Vietnam.vn - Nền tảng quảng bá Việt Nam

Ekonomi Tiongkok hadapi tantangan terbesar dalam beberapa dekade

VnExpressVnExpress21/08/2023

[iklan_1]

Upaya Presiden Cina Xi Jinping untuk mengubah model pertumbuhan negara menghadapi rintangan yang belum pernah terjadi sebelumnya.

Selama beberapa dekade, Tiongkok telah mempercepat pertumbuhan ekonominya dengan berinvestasi di pabrik, gedung pencakar langit, dan jalan raya. Model ini telah menghasilkan pertumbuhan yang sangat pesat, mengubah Tiongkok menjadi ekonomi terbesar kedua di dunia dan pusat manufaktur dunia.

Namun kini mereka menghadapi rintangan yang belum pernah terjadi sebelumnya. Ekonomi senilai $18 triliun sedang melambat. Konsumen enggan berbelanja. Ekspor menurun. Harga-harga anjlok, dan lebih dari 20% anak muda menganggur. Country Garden, pengembang real estat swasta terbesar di negara itu dengan 3.000 proyek, berisiko gagal bayar. Zhongzhi Enterprise Group, salah satu bank gelap terbesar di Tiongkok, menghadapi reaksi keras dari nasabah atas keterlambatan pembayaran.

Banyak dari hal ini berasal dari upaya para pemimpin Tiongkok untuk mengubah model pertumbuhannya agar tidak terlalu bergantung pada utang seperti pemerintahan sebelumnya, yang berarti bahwa meskipun krisis properti semakin memburuk, Tiongkok masih menahan diri untuk mengambil tindakan drastis.

Hal ini menyebabkan banyak bank asing seperti JPMorgan Chase, Barclays, dan Morgan Stanley menurunkan proyeksi pertumbuhan ekonomi Tiongkok tahun ini, di bawah target pemerintah sebesar 5%. Investor asing juga menarik dana mereka, sehingga memaksa Bank Rakyat Tiongkok (PBOC) mencari cara untuk menghentikan penurunan yuan.

Proyek jalan raya yang terhenti di Guizhou (Tiongkok).
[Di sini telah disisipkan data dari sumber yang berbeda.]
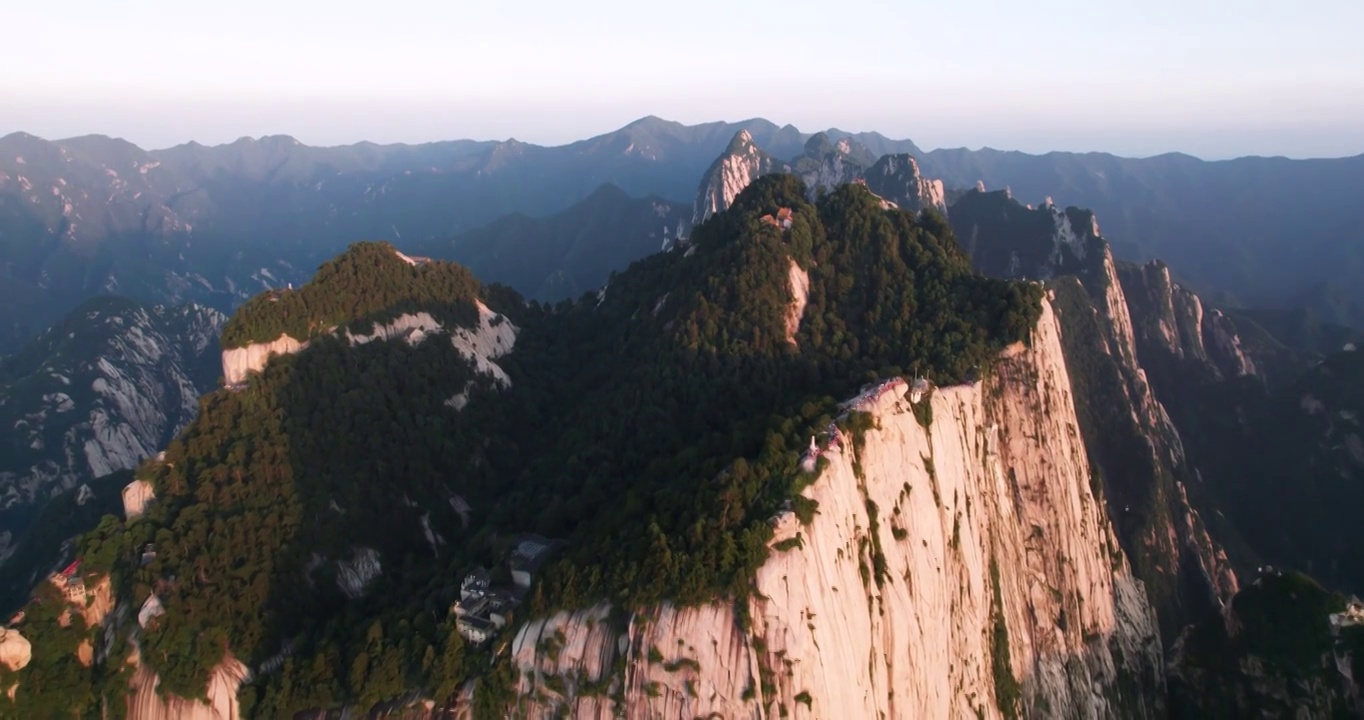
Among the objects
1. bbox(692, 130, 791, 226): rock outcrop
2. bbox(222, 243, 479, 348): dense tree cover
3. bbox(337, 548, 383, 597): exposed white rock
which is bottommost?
bbox(337, 548, 383, 597): exposed white rock

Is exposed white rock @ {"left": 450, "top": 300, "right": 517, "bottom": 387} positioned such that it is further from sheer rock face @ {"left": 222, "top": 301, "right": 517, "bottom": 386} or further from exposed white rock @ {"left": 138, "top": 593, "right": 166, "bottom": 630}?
exposed white rock @ {"left": 138, "top": 593, "right": 166, "bottom": 630}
Foto: Bloomberg

Proyek jalan tol yang terhenti di Guizhou (Tiongkok). Foto: Bloomberg

Meskipun AS telah menghabiskan triliunan dolar untuk mendukung rumah tangga dan membangun infrastruktur guna menstimulasi ekonomi, Presiden Tiongkok Xi Jinping ingin menghindari ketergantungan pada konstruksi spekulatif dan utang yang lebih besar untuk pertumbuhan. Para ahli mengatakan bahwa kebijakan yang kontras antara dua ekonomi terbesar dunia ini telah mengubah arus investasi global. Hal ini juga dapat memperlambat laju Tiongkok menyalip AS, atau bahkan mencegahnya sama sekali.

Risiko terbesar bagi para pejabat Tiongkok adalah penolakan mereka untuk memberikan stimulus yang kuat dapat merusak kepercayaan di pasar yang berpenduduk 1,4 miliar jiwa. "Tiongkok sedang mengalami resesi ekspektasi. Ketika orang-orang memperkirakan pertumbuhan akan melambat, pertumbuhan akan melambat," ujar Bert Hofman, mantan direktur negara Bank Dunia untuk Tiongkok, kepada Bloomberg.

Dalam skenario terburuk, Tiongkok bisa terjerumus ke dalam stagnasi yang sama seperti yang dialami Jepang selama beberapa dekade terakhir, para ekonom memperingatkan setelah data IHK bulan Juli menunjukkan Tiongkok sedang terjerumus ke dalam deflasi. Penurunan harga merupakan tanda melemahnya permintaan dan melambatnya pertumbuhan di masa mendatang karena rumah tangga menunda pembelian, laba perusahaan menurun, dan biaya pinjaman riil meningkat.

SCMP menyatakan bahwa kurangnya kepercayaan terhadap pertumbuhan ekonomi Tiongkok semakin meluas seiring pemulihan pasca-Covid-19 yang perlahan kehilangan momentum. Pada kuartal kedua, PDB ekonomi terbesar kedua di dunia ini meningkat sebesar 6,3% dibandingkan periode yang sama tahun lalu. Angka ini lebih tinggi dari kuartal pertama (4,5%), tetapi lebih rendah dari proyeksi banyak lembaga.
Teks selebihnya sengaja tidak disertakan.